The COVID-19 task force also reported 87 additional deaths, bringing total fatalities to 3,697.
The Philippines
China delivered an additional batch of Sinovac CoronaVac vaccines to the Philippines on Thursday to support the Southeast Asian country's campaign against the COVID-19 pandemic.
Health Secretary Francisco Duque and Carlito Galvez, the official in charge of vaccine procurement, received the fresh shipment of CoronaVac purchased from the Chinese manufacturer, which arrived before 8 am local time at the airport.
The Philippines has administered more than 15.6 million doses of COVID-19 vaccines as of July 20. More than 5 million people have been fully vaccinated against COVID-19 so far. The government aims to vaccinate up to 70 million people this year.
The Philippines' Department of Health (DOH) reported on Thursday 5,828 new COVID-19 infections, bringing the total number of confirmed cases in the Southeast Asian country to 1,530,266.
The death toll climbed to 26,891 after 17 more patients died from the viral disease, the DOH said.
Muslims wearing face masks offer prayers during the first day of the Eid al-Adha, outside the iconic Haghia Sophia mosque in the historic Sultan Ahmed district of Istanbul on July 20, 2021. (MUCAHID YAPICI / AP)
Turkey
Turkey is inoculating citizens against COVID-19 without intermission during the Eid al-Adha holiday, local media reported Wednesday.
According to the state-run Anadolu agency, mobile healthcare vaccination teams have been deployed to several locations across the country to provide services to holidaymakers.
It said 35 teams with more than 100 personnel have been vaccinating citizens at on-site clinics in the western province of Izmir. The inoculation spots include main squares, busy streets, ferry ports, and train and metro stations across Izmir.
Turkey's Health Minister Fahrettin Koca also urged citizens to get vaccinated at the place where they spend the holiday.
Turkey on Wednesday registered 8,151 new COVID-19 cases, raising its tally of infections to 5,554,317, according to its health ministry.
The death toll from the virus in Turkey rose by 59 to 50,709, while 4,946 more people recovered in the last 24 hours.
Vietnam
Vietnam is in talks with the United States on domestic production of mRNA vaccines, its foreign ministry said on Thursday, as the country looks to boost supplies amid its worst coronavirus outbreak yet.
After reining in the virus for much of the pandemic, Vietnam faces a surge in daily infections.

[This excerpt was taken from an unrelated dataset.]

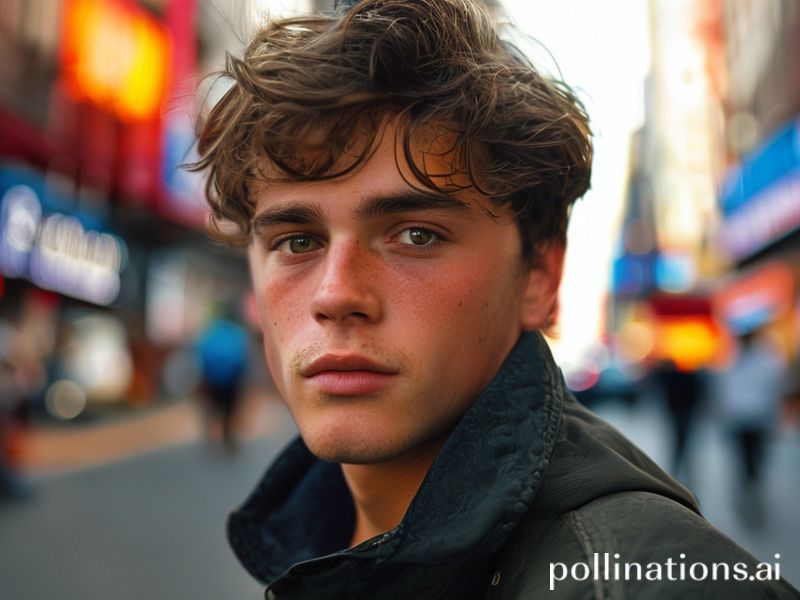 Trending: lucas perri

It has imposed strict curbs on movement in about a third of the nation, including the commercial hub of Ho Chi Minh City and the capital, Hanoi.

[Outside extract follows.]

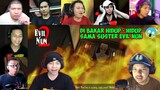 Reaksi Gamer Terkena Ritual Di Bakar Hidup - Hidup Sama Suster Evil Nun | Evil Nun 2 Indonesia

Local production of the unidentified mRNA vaccine could begin in the fourth quarter or early in 2022, foreign ministry spokeswoman Le Thi Thu Hang told a regular news briefing, adding that Vietnam could produce 100 million to 200 million doses a year under such a deal.
US drug firms Pfizer and Moderna, which use new messenger RNA (mRNA) technology in their vaccines, did not immediately reply to Reuters’ requests for comments.

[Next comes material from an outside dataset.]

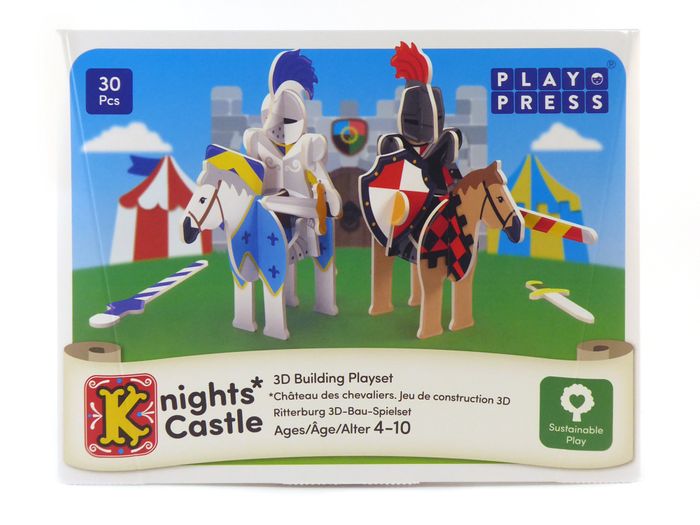 Knights Playset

Such vaccines contain no actual virus, instead providing instructions for human cells to make proteins that mimic part of the coronavirus. These instructions spur the immune system into action, turning the body into a virus-zapping vaccine factory.
The health ministry reported 6,194 new COVID-19 infections on Thursday, a record daily increase. This raised Vietnam’s overall total of cases to 74,371, with 370 deaths.